The Child that Books Built is a memoir about books and reading, and how they shape a child’s life.  The author talks about the books he read as a kid, how he used them as an escape from finding a way to deal with his younger sister’s very serious illness.  He explores all this in the contexts of child development, cognitive psychology, and all that lot, which is really interesting too.  He talks about how he used to read books in bookstores and feel that he had stolen from the bookstores because the book would be in his head when he left; and he also says he can sometimes spend thirty minutes picking a book to read while he cleans his teeth, which is so exactly me too.  (Hooray.)

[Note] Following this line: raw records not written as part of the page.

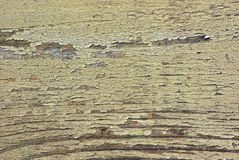 Old adged wood background. Old wethered wood wall background Stock Image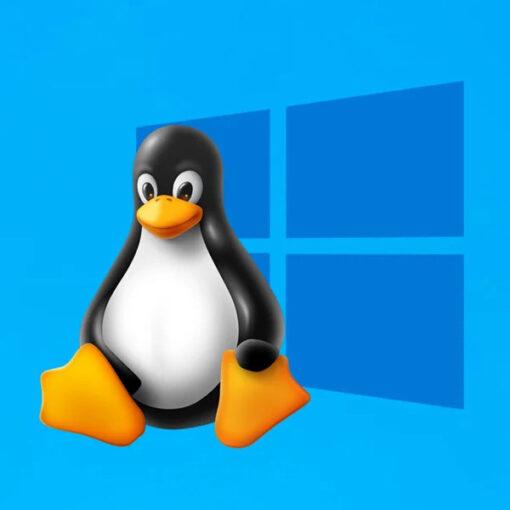 Windows perderà la guerra dei desktop contro Linux?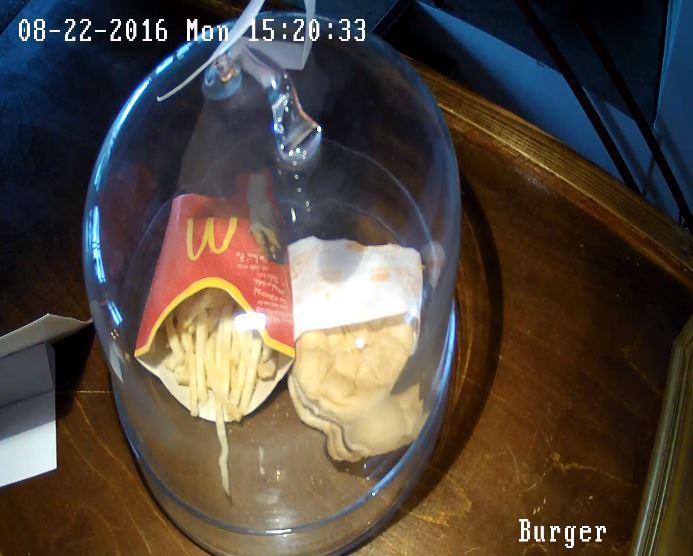 Cum arata ultimul hamburger cumparat de la McDonald's in Islanda, in 2009. Curiosii pot urmari live transformarea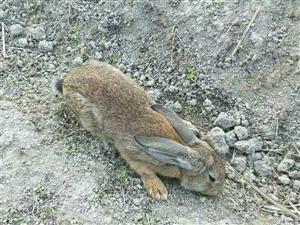 出售雜交野兔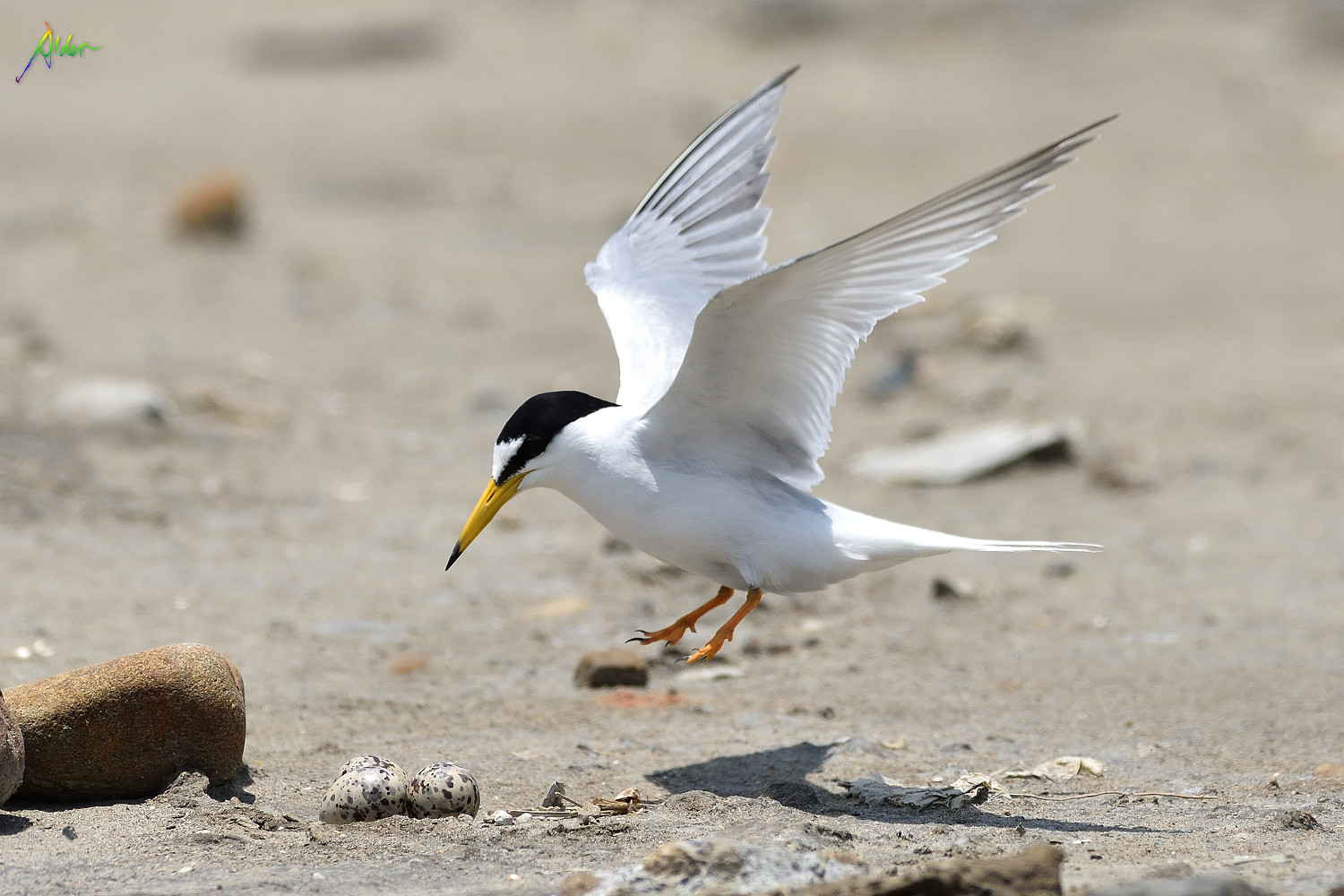 Little_Tern_2629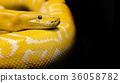 python snake black background 36058782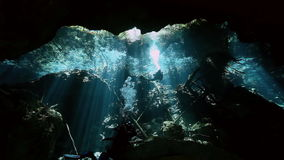 View of trees from underwater in Mexican cenote. stock video footage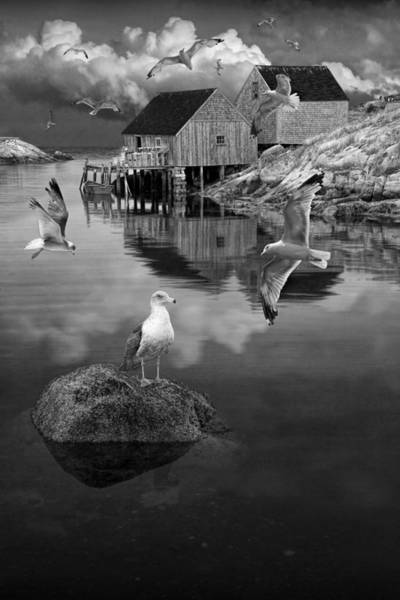 Photograph - Fisherman's Wharf With Flying Gulls In Peggy's Cove by Randall Nyhof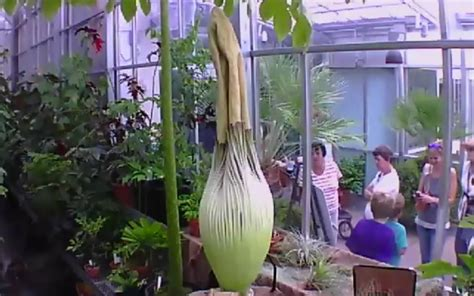 everyone is waiting for this stinky flower to bloom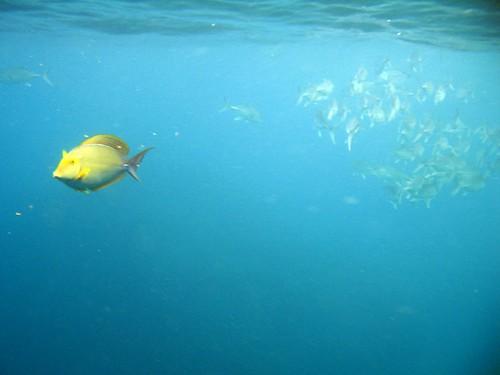 costa rica underwater 001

I would have liked him to talk more about more books I read as a kid, though that’s not of course his problem.  But when he was talking at length about books I read as a kid, it was fascinating.  He talked about the Narnia books and how captivating he found them, and how sensory C.S. Lewis made his world, even though Narnia wasn’t very cohesive (with the witch and the shades of the Arabian Nights and Father Christmas and slavery).  I’d never really thought about it but the descriptions of food in his books were always gorgeous – whenever I drink water that’s really good, clear, nice water (i.e., whenever I drink tap water at home, God bless my home and its clean water), I am always, always thinking about the sea water they drink at the end of Dawn Treader.  Remember that water?

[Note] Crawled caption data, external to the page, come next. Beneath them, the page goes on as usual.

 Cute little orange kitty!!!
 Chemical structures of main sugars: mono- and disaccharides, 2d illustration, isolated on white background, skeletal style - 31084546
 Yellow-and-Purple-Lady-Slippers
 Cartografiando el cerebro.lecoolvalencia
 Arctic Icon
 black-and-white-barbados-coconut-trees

Then it was also interesting when he talked about American literature.  He said he had a hard time placing America, in time as well as space, so that it was never exactly clear to him when the American books were set, how they lined up with English history.  (Oh, he also said that his town celebrated their octocentenary.  I had to go back and read that twice to make sure I hadn’t imagined it.  Octocentenary.  There is nothing in America that is celebrating its octocentenary.)  I was so interested to read about the Little House books from the perspective of a British dude.  He said a thing about how in America, individual freedom is an end in itself, not leading to something else the way (he says) it tends to be in Britain – which I’d never thought of before.  And because I haven’t read those books as an adult, I haven’t really thought about the extent to which the family puts a tremendously high premium on freedom.

Anyway, there was a load of stuff about Ursula LeGuin that sailed right over my head because I never read any of her books until recently and I hated The Wizard of Earthsea; and then some things about science fiction which again were no good to me at all – just have not read very much science fiction.  And I wish he had said more about Diana Wynne Jones.  Everyone should say more about Diana Wynne Jones; I love Diana Wynne Jones.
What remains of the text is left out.